Vortrag von Klaus Poppensieker über Madeiras Blütenzauber
Soll man die Insekten Madeiras nun beneiden oder wegen ihrer Arbeitsüberlastung als Bestäuber bedauern? Sie haben das ganze Jahr über gut zu tun, denn auf der Insel, die keinen richtigen Herbst oder Winter kennt, blüht es ununterbrochen. Hier ist die Natur ständig in Aufbruchstimmung, wie wir es hierzulande nur im Mai kennen.

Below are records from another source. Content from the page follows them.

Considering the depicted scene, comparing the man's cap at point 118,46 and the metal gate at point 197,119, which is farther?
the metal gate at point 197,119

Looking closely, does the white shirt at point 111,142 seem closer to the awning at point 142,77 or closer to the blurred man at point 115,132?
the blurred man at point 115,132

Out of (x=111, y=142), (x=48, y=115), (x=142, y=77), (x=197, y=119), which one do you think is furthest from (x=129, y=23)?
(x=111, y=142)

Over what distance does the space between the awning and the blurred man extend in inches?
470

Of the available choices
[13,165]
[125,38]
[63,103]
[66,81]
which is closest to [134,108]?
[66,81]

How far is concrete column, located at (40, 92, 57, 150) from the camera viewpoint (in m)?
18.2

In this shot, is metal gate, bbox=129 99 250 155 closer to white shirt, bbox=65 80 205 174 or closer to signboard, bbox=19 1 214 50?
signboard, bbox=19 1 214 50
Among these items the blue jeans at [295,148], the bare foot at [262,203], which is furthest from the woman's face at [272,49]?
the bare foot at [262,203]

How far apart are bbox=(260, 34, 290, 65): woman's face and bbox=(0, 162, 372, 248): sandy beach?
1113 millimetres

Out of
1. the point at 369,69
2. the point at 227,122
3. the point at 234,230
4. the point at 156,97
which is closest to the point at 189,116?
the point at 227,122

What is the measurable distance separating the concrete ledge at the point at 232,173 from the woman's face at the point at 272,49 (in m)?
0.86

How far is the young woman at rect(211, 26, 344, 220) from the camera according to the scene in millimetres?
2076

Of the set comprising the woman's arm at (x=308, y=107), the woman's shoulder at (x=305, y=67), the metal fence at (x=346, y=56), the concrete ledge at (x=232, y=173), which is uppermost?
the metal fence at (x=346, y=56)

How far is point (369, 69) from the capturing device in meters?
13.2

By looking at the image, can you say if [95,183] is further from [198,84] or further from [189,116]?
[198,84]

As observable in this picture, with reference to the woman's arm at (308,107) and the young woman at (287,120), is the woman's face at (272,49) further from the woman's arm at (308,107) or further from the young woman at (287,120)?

Die gebirgige Insel Madeira ist vulkanischen Ursprungs; sie erstreckt sich über 57 Kilometer Länge und 22 Kilometer Breite und hat rund 230.000 Einwohner. Das Klima ist subtropisch, wobei es jedoch klimatische Unterschiede zwischen dem feuchten Nord- und dem trockenen Südteil der Insel gibt. Madeira ist eine Schatzinsel für Botaniker. Viele aus Südafrika oder Afrika importierte Kultur- und Zierpflanzen gedeihen dort prächtig, aber auch Vögel haben – durch mitgeschleppte Samen im Gefieder – zur Verbreitung von Arten beigetragen.
Zweimal hat Klaus Poppensieker die Holzinsel (so die Übersetzung des Namens Madeira aus dem Portugiesischen) zusammen mit seiner Frau Ulrike besucht, jeweils im September, und von den biologischen Exkursionen eine reiche Fotoausbeute mitgebracht. Er versprach seinem Publikum im Aka-Vortragsraum: „Ich werden Sie mit Blumenbildern überhäufen“. Was ihm mit Hilfe von 176 Lichtbildern auch gelang.
Die Formen- und Farbenpracht der Blüten ist überwältigend - als hätten die kühnsten Maler ihre Phantasien ausgetobt. Der Seh-Genuss war also garantiert, und deshalb machte es den Zuschauern auch nichts aus, dass Poppensieker nicht alle Pflanzen bestimmen und ihnen die unter Wissenschaftlern gebräuchlichen lateinischen Namen zuweisen konnte.
Um den Blütenzauber Madeiras zu genießen, brauchte Poppensieker nur das Hotelgebäude zu verlassen und den prächtigen Hotelgarten zu betreten. Schon beim Frühstück im Freien duftete es nach Franchipani, und er erfreute sich am Anblick der an der Hauswand wuchernden rot blühenden Bougainvillea. Er stellte seinem Publikum den Garten der Drachenbäume und einen Orchideengarten vor und nahm es mit auf eine Wanderung entlang der Levadas. Diese Bewässerungsgräben im Norden waren einst von maurischen Sklaven gebaut worden, um die Zuckerrohrplantagen zu bewässern.
Poppensieker erzählte von kuriosen Pflanzen, etwa der Engelstrompete, die nur in den Abendstunden betörend duftet und damit Nachtinsekten anlockt, und vom Kapokbaum, aus dessen Fasern Rettungswesten und in früheren Zeiten Kopfkissen hergestellt wurden.
Die Königin unter den Blumen Madeiras aber ist die Strelitzie, benannt nach der britischen Königin Charlotte, einer geborenen Prinzessin von Mecklenburg-Strelitz. Weitaus besser wird die Pflanze durch ihren Zweitnamen charakterisiert: Paradiesvogelblume. Dieses Ingwergewächs aus Südafrika wächst auf Madeira und den Kanarischen Inseln sogar wild wie bei uns der Löwenzahn – ganz ohne gärtnerische Zuwendung.
Wer gerade keine Gelegenheit hat, die Insel des ewigen Frühlings zu besuchen, kann - immerhin - einige der beim Vortrag vorgestellten Pflanzen in Darmstadts Botanischem Garten entdecken.